In my last post, I explained – and enthused – about how I had undertaken my Myers Briggs Type Indicator (MBTI©) Step I and II Practitioner training in Florida.

As I concluded the post, I realised that the it would make sense to readers who knew a little about MBTI, but not a lot of sense to others. So I said I would elaborate.

People’s behaviour and actions may often seem random or varied to us as observers, but according to Carl Jung (1875-1961), the Swiss psychiatrist, people follow patterns. Jung (see photo) labelled these patterns as ‘psychological types’. Katherine Briggs found Jung’s work whilst she was also grappling with similar thoughts – and then she and her daughter, Isabel Briggs Myers, brought the theory into the mainstream by creating the MBTI instrument. This tool helps a person work out and understand their psychological type. The first MBTI instrument was published in 1962. It is currently the world’s widest used personality assessment.

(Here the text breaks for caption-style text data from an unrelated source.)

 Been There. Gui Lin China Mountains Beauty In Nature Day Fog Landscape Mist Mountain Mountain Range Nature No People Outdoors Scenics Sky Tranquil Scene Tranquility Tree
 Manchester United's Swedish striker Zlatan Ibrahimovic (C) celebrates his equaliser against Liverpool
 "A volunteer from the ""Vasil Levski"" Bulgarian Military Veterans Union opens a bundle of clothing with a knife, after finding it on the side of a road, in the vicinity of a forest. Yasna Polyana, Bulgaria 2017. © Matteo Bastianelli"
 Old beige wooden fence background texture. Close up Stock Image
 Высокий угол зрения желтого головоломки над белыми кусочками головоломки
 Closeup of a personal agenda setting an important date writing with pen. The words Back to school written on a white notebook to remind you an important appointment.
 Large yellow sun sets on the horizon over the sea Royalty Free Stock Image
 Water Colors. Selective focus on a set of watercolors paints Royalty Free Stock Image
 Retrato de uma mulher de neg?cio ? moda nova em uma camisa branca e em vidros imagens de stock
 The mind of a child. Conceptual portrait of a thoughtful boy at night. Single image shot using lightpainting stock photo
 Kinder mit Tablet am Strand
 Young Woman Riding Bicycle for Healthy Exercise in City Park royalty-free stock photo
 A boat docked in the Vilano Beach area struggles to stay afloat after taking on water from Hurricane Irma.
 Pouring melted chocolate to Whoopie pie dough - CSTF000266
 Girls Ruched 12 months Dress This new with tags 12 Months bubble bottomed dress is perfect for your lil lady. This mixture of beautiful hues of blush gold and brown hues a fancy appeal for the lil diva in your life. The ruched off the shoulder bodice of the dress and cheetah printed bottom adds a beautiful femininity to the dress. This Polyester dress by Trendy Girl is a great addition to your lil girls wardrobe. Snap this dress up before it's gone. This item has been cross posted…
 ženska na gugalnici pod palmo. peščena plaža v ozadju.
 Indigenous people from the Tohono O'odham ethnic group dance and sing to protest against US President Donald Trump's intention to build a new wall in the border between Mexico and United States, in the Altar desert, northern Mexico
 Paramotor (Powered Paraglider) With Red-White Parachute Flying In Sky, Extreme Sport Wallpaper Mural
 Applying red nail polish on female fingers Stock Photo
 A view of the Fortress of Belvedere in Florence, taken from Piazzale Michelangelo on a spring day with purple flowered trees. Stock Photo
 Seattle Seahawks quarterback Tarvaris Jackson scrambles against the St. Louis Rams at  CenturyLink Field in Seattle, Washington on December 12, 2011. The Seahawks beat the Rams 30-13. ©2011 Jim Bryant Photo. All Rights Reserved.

Jung’s, Briggs’ and Myers’ typological model views psychological type as being similar to writing with our left or right hand – we are either born with, or develop, certain preferred ways of thinking and acting. The MBTI sorts these psychological (and naturally occurring) differences into four dichotomies – opposite pairs – which results in 16 possible psychological types. None of the types are better or worse, however, the theory suggests that individuals naturally prefer one overall combination of  type differences. The dichotomies are:

  • Extraversion (E) or Introversion (I)
  • Sensing (S) or Intuition (N)
  • Thinking (T) or Feeling (F)
  • Judging (J) or Perceiving (P)

A person’s ‘type’ is summarised by four letters – so a person preferring Introversion, Sensing, Thinking and Judging would have an ISTJ type.

The Step I questionnaire comprises 93 questions, the answers to which help enable a person identify the above type. I say ‘help’ because whilst the MBTI has been shown to be very reliable, it is accepted that it will not be correct every time. Consequently, a person having their results interpreted should be taken through a process which enables them to self-assess their type prior to receiving their full report. If there are any differences these can be discussed and the MBTI Practitioner will give the person further coaching to assist them to decide on their type.

The Step II questionnaire comprises 144 questions – the 93 from the Step I together with an additional 51 questions. The Step II recognises that it is not possible to ‘box’ every person in the world into 16 types – one ISTJ may well be different in type to another ISTJ.

Within the Step II each of the dichotomies is broken down into 5 ‘facets’. You could also call these ‘sub dichotomies’ . As an example, The Extraversion and Introversion dichotomy has the following facets:

  • Initiating or Receiving
  • Expressive or Contained
  • Gregarious or Intimate
  • Active or Reflective
  • Enthusiastic or Quiet

The left hand end of the above facets are generally where people with an Extraverted preference will find themselves, whilst the right hand words are associated with Introversion. Having said that, a person with an Introverted preference may find themselves as having a facet preference for ‘Initiating’ which can then help the individual understand why they may not concur  ompletely with their four letter type.

Undertaking the MBTI should always be voluntary, and it should never be used as a recruitment tool. Furthermore, it does not measure intelligence or competence.

It does, however, allow a person to understand themselves more clearly, and then look at how to develop the less preferred aspects of their type. Once a person understands their type, they can then move on to how their type potentially impacts on how they manage conflict, make decisions or work within a team.

It can also be used with teams to help them understand each other and work more effectively together. The Step II is particularly useful when working with a person in a one to one coaching relationship. It is a powerful tool.

If you have any other specific questions about it I am, of course, happy to answer them.